*TEXT PASSAGE*:
◇ ◇ ◇ ◇ ◇

Message-level features

The fourth set of features deals with the message at a global level, and addresses a variety of linguistic issues. The following features tackle the message’s typesetting, discourse structures and organization, as well as general semantic phenomena such as semantic cohesion. Message length and general typesetting. The number of tokens, sentences, lines and the proportion of blank lines were computed for each message. Openings and closings. The most frequent opening lines were extracted and manually selected as potentially relevant. This selection resulted in 22 features including: no opening line, proper name followed or not by a colon or a comma, greetings starting with hello/hey/hi/dear, etc. Potential closing patterns were extracted from the messages and manually selected. First, a list of non anonymized signatures (lower case first names and family names, initials, etc.) resulted

in 72 features. The presence/absence of some closing formulas (thanks/thanx/(all) the best/(best) regards/take care, etc) or of (anonymized) names resulted in 10 features. Finally, a feature was dedicated to the detection of 44 selected closing patterns, consisting of a combination of names, comma/dot, blank lines, closing formulas, etc. Distributional semantic cohesion. This last set of features was computed in order to estimate the “semantic cohesion” of an email message. The idea is to compute semantic similarity between words in a message, so that cohesive messages (dealing with a narrow topic, and thus containing many semantically related words) can be distinguished from the ones addressing multiple subjects (with many unrelated words). This kind of measure can also be seen as an attempt to capture some of the writing behaviors of authors. Measures of semantic similarity between words can be obtained from manually-constructed resources such as WordNet or from the data produced by distributional semantic analysis. The distributional analysis assumption is that similar words can be identified according to their occurrence in similar contexts. Thus, through the syntactic processing of a very large quantity of texts, specific techniques can automatically quantify the semantic similarity between words. We used Distributional Memory (DM) [2] which organizes the distributional information in a third-order tensor. It has been computed on a very large corpus of diversified texts. Specifically, we used the TypeDM model1 and its word-by-link-word matrix, which results from the tensor’s matricization. In particular, for each adjective, noun and verb in the matrix, we identified the 150 nearest semantic neighbors by calculating the cosine similarity. The features defining the semantic cohesion of the message were then obtained by counting the number of neighbors for each pair of lemmas found in the message. Different neighborhood sizes were considered: from 10 to 150 neighbors (in steps of 10).

◇ ◇ ◇ ◇ ◇

*YOUR GOAL*: According to the passage on message-level features, what is the purpose of computing semantic similarity between the words in a message? Respond in one to three sentences.

Source records:
◇ ◇ ◇ ◇ ◇

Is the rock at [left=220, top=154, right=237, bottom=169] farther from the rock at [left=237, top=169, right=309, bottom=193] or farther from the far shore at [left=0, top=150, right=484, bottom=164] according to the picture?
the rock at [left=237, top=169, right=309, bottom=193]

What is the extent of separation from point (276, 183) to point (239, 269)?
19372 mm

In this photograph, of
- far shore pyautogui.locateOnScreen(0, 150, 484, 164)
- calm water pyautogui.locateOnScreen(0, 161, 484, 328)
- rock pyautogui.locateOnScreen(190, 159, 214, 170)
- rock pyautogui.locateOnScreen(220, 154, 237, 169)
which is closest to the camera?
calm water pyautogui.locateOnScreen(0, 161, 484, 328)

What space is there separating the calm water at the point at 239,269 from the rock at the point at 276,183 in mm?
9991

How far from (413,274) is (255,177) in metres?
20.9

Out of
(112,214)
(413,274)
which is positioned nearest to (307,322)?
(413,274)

◇ ◇ ◇ ◇ ◇

*EXERCISE RESPONSE*: Semantic similarity is computed so that cohesive messages can be distinguished from messages that address multiple subjects. Cohesive messages deal with a narrow topic and therefore contain many semantically related words, while the others contain many unrelated words. Such a measure can also be seen as an attempt to capture some of the writing behaviors of authors.